───── EXCERPT

The view from outside is extremely important in this area. The Bahamas cannot build and maintain a financial services industry or any industry for that matter, which is viewed from the outside as assisting in the violation of the laws of other countries. This is particularly so when the laws being violated are those of world leading countries, and where our actions may be seen as contravening international norms of financial practice. Simply because we are a sovereign nation with our own laws, does not mean we can do any and everything to make money.

A simple rule that actors within the Bahamian Financial Services industry must remember is that within International Law and Relations, “Might Is Almost Always Right”. This may be a sobering realization for the less well heeled nations, but it is one to take important notice of. While International law and treaties may be interpreted by international bodies with some token representation from smaller nations, such laws are generally established by the larger more powerful forces, and always unilaterally self interpreted and enforced by them in protecting their interests. Unresolved international disputes only exist when two behemoths disagree, but generally when a behemoth confronts a small actor in an international dispute, most knowledgeable observers realize who will ultimately win. Numerous examples of this can be cited but is unnecessary in the context of this report, and may be covered in a follow up report on .

Large powerful countries and international organizations in attempting to protect their interests will strive to do so, particularly when the moral and ethical situation, and international law is arguably on their side.

The new Minster of Financial Services Ryan Pinder, a highly trained and U.S. experienced Tax and Business Transactional lawyer has his work cut out in reigning in unrealistic actors and expectations in the Bahamas Financial Service community. His appointment breeds hope that financial services can now be focused on bringing foreign income and jobs from legitimate foreign business setup and financial services, rather than from the assistance of “Black Hole” financial services couched in terms like “sovereign protected”, “wealth management”, “high net worth offshore asset protection” et al.

──────────

Could you carry the commentary on the Bahamas financial services industry above further, picking up right after its last paragraph?

───── DATASET

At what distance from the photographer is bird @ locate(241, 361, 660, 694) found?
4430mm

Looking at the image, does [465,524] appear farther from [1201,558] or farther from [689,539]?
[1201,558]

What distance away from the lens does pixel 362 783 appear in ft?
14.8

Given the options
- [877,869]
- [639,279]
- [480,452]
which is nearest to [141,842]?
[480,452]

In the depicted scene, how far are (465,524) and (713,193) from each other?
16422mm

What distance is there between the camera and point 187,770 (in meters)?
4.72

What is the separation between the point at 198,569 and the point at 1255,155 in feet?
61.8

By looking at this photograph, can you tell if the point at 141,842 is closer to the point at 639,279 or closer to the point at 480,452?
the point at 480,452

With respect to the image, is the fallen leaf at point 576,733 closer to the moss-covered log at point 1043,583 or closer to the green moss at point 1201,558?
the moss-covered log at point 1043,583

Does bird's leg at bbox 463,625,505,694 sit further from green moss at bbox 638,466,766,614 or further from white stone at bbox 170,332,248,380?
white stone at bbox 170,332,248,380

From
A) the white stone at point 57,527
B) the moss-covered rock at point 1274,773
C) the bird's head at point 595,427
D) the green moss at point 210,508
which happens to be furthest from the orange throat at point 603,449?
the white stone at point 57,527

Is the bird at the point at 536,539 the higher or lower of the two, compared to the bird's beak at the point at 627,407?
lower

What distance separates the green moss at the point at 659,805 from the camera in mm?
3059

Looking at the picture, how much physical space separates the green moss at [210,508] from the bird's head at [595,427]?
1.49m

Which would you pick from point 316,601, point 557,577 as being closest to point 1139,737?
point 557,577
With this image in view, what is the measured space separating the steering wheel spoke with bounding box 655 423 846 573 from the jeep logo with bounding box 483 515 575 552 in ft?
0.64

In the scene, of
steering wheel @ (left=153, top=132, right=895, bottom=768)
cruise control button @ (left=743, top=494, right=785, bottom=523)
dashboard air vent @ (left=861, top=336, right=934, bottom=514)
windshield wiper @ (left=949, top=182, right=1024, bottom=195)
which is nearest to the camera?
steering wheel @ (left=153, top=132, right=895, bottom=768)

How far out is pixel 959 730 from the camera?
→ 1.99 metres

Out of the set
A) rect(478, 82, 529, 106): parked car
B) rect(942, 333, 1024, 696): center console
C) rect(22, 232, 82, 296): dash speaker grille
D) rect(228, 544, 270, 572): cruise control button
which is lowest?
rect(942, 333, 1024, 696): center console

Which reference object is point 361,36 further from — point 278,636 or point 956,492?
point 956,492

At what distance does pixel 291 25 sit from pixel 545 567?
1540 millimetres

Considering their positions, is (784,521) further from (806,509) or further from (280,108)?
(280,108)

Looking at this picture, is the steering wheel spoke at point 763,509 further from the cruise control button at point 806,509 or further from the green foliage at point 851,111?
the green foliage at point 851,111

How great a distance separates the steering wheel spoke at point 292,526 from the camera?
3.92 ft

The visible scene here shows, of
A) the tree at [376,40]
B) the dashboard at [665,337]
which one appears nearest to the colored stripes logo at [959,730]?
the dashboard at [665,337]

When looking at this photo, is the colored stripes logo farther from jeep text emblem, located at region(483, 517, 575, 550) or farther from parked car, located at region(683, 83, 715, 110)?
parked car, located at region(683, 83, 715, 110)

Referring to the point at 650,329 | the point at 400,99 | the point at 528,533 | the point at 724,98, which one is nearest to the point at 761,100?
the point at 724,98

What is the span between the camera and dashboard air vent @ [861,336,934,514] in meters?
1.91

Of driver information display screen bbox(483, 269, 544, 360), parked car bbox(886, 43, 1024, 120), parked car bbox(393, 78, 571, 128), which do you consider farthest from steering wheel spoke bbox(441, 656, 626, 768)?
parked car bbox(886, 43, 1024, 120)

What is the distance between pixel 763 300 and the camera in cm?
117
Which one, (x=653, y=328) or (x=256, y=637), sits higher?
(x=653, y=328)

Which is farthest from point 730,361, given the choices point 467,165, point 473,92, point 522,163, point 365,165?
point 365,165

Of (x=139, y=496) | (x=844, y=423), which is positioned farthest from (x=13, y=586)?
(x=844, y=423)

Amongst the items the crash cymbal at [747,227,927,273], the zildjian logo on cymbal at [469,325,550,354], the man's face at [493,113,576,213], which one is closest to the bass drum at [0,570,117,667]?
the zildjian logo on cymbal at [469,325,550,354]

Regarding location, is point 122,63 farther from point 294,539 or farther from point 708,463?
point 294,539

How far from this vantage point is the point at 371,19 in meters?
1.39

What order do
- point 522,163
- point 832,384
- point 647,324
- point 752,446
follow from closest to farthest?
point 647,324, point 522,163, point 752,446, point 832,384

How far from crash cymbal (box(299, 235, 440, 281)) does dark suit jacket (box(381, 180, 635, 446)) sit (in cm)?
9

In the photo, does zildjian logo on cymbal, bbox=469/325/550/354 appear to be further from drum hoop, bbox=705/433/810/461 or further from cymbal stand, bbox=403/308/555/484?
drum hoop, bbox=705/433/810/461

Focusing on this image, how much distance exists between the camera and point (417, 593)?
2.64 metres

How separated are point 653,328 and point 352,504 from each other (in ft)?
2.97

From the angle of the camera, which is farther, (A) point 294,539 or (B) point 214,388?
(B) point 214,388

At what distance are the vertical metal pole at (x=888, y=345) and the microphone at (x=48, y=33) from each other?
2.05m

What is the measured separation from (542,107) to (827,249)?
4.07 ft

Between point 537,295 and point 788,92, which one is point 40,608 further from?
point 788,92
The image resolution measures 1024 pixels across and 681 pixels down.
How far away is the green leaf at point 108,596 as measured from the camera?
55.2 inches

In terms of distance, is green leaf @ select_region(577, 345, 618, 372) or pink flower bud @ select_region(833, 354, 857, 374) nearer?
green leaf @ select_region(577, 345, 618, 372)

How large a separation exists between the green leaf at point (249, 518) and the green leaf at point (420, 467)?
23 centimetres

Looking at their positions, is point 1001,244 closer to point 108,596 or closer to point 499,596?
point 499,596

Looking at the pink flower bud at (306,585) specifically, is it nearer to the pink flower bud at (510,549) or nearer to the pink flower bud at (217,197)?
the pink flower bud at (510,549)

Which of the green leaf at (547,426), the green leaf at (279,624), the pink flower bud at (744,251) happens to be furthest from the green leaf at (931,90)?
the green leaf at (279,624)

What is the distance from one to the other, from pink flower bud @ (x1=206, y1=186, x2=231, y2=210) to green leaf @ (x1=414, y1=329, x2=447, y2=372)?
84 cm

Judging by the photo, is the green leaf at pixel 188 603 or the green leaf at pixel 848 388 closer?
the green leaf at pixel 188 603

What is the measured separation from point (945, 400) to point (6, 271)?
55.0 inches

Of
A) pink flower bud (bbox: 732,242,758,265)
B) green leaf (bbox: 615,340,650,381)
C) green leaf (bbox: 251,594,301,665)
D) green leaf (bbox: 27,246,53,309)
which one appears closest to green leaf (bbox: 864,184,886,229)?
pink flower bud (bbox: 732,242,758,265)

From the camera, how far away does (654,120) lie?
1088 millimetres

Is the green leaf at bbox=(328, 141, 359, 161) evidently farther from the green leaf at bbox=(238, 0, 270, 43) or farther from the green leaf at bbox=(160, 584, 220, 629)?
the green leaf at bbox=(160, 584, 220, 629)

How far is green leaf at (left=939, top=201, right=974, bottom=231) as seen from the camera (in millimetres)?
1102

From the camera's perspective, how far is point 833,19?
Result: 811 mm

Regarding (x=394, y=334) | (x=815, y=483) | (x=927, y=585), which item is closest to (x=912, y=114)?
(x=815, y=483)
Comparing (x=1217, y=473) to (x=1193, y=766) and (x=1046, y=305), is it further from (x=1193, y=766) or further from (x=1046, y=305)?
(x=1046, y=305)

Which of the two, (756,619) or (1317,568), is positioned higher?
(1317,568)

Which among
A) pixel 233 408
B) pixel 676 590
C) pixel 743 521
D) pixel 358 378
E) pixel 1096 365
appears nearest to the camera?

──────────

## ANSWER FOR THE TASK
The writing has been on the wall for some time now for any objective observer to see. Large important production based world economies will not allow small non-production related economies like the Bahamas to assist foreign violations and abuse of their laws. The recent BCSC ruling, FATCA, OECD, The Patriot Act, and several others now in the pipeline are clear examples that the problem for countries like The Bahamas is not going away.

Both Prime Ministers Ingraham and Christie recognized the problem, and Ingraham though criticized for giving in to the OECD during his first terms in office should be applauded for doing what was morally and ethically right, even if he may have been forced to do so. It is important to note that Christie in his first term did not try to repeal Ingraham’s decision, apparently recognizing the futility of attempting to do so in face of the clear writings upon the international wall of financial compliance. In addition, he appears to have an obvious inclination and predisposition to make the Bahamas a more important and respected player on the world stage. Members of the Bahamas Financial Services Community who do not follow the views espoused in this CBA report, should not be surprised, or expect Prime Minister Christie to take any steps which will put the international reputation of the Bahamas at risk.